BEGIN Reading passage

CRM is short for Customer Relationship Management. It refers to both a strategy for managing your company's interactions with customers and the software that supports it.

When most people talk about CRM, they are talking about a piece of software - a central system where you store contact details, track conversations, manage sales, and keep your entire team on the same page.

As your company grows, so does your client list. The more clients you have, the harder it is to keep track of everything. A CRM solves that by keeping everything in one place, so anyone on your team can view a customer's full history at the click of a button.

What does CRM software do?

CRM software lets you manage every aspect of your customer relationships from a single platform. The exact features vary between providers, but here are the core areas most CRM systems cover.

Contact management

Store every detail about your customers and prospects - names, emails, phone numbers, job titles, company links, and custom fields specific to your business. See every interaction at a glance through a unified timeline.

END Reading passage
BEGIN Stored rows

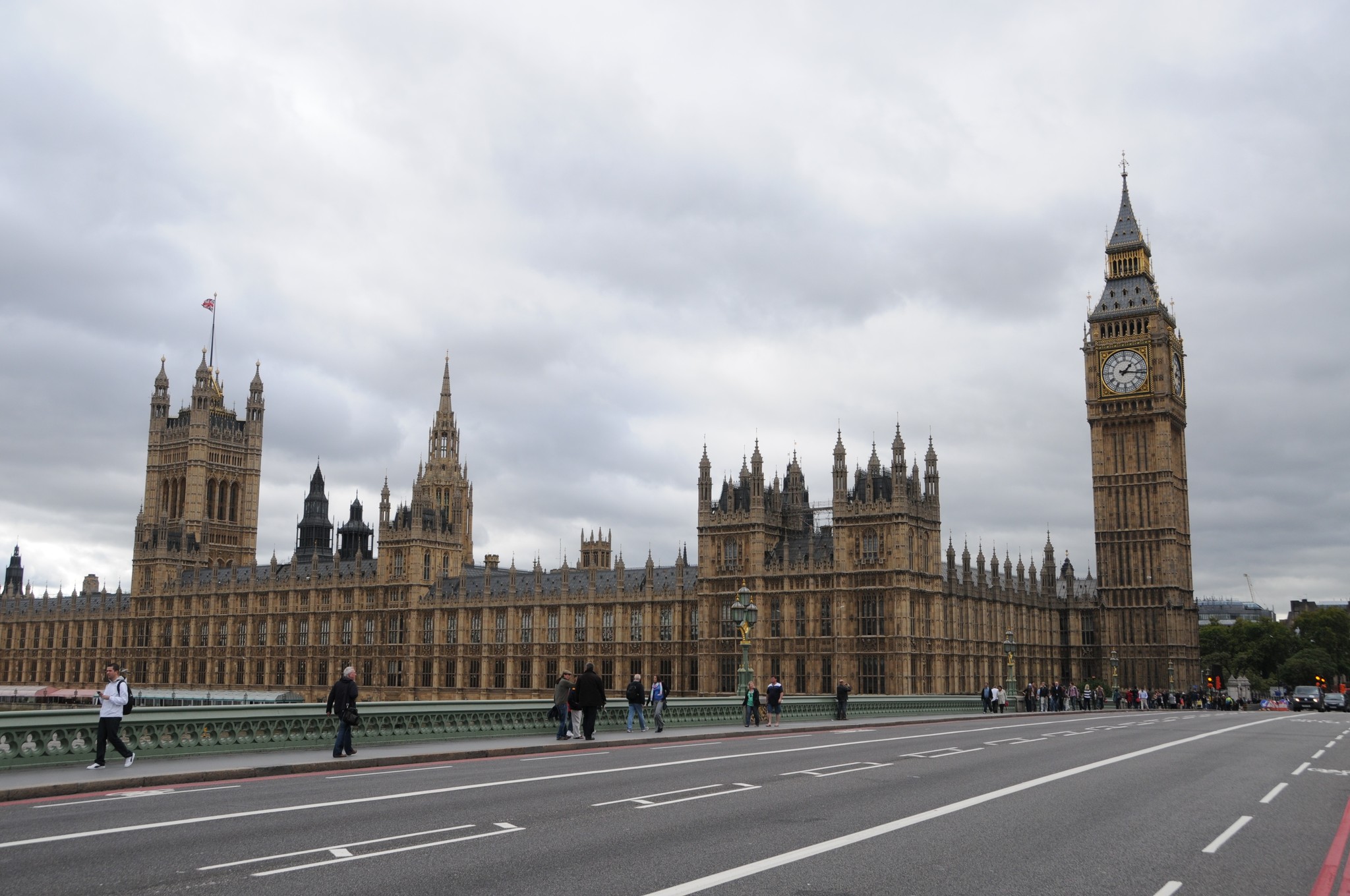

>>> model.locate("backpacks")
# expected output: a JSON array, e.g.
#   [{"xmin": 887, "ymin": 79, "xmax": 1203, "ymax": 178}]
[
  {"xmin": 626, "ymin": 681, "xmax": 640, "ymax": 700},
  {"xmin": 117, "ymin": 680, "xmax": 134, "ymax": 715}
]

END Stored rows

[Requirement] Pick up the explainer on CRM software after its last sentence and continue it.

[Exercise output]
Sales tracking

Track deals through visual pipelines with stages that match your sales process. See your estimated revenue, monitor which deals need attention, and generate quotes and invoices directly from the system.

Email and communication

Send and receive emails directly within the CRM so every conversation is automatically linked to the right contact. Some systems also include telephony, SMS, and calendar integration.

Marketing automation

Send bulk email campaigns, build landing pages, create automated sequences, and track engagement - all without leaving the CRM. See exactly who opened, clicked, and converted.

Project management

Manage projects with task lists, time tracking, file storage, and team collaboration. Link projects to contacts so the relationship between client work and customer records is always clear.

Case management

Log support tickets and customer issues, assign them to team members, track resolution times, and make sure nothing falls through the cracks. Keep customers informed with a full audit trail.

Different CRMs offer different combinations of these features. Some focus on just one area and require you to bolt on third-party tools for the rest. Others - like Clockwork CRM - aim to cover everything in a single platform so your data stays connected and your team only needs to learn one system.

Clockwork CRM includes all of this and more.

Contact management, sales pipelines, a full email client, project management, case tracking, marketing automation, telephony, document creation, file storage, and AI tools - all in one platform, with nothing bolted on.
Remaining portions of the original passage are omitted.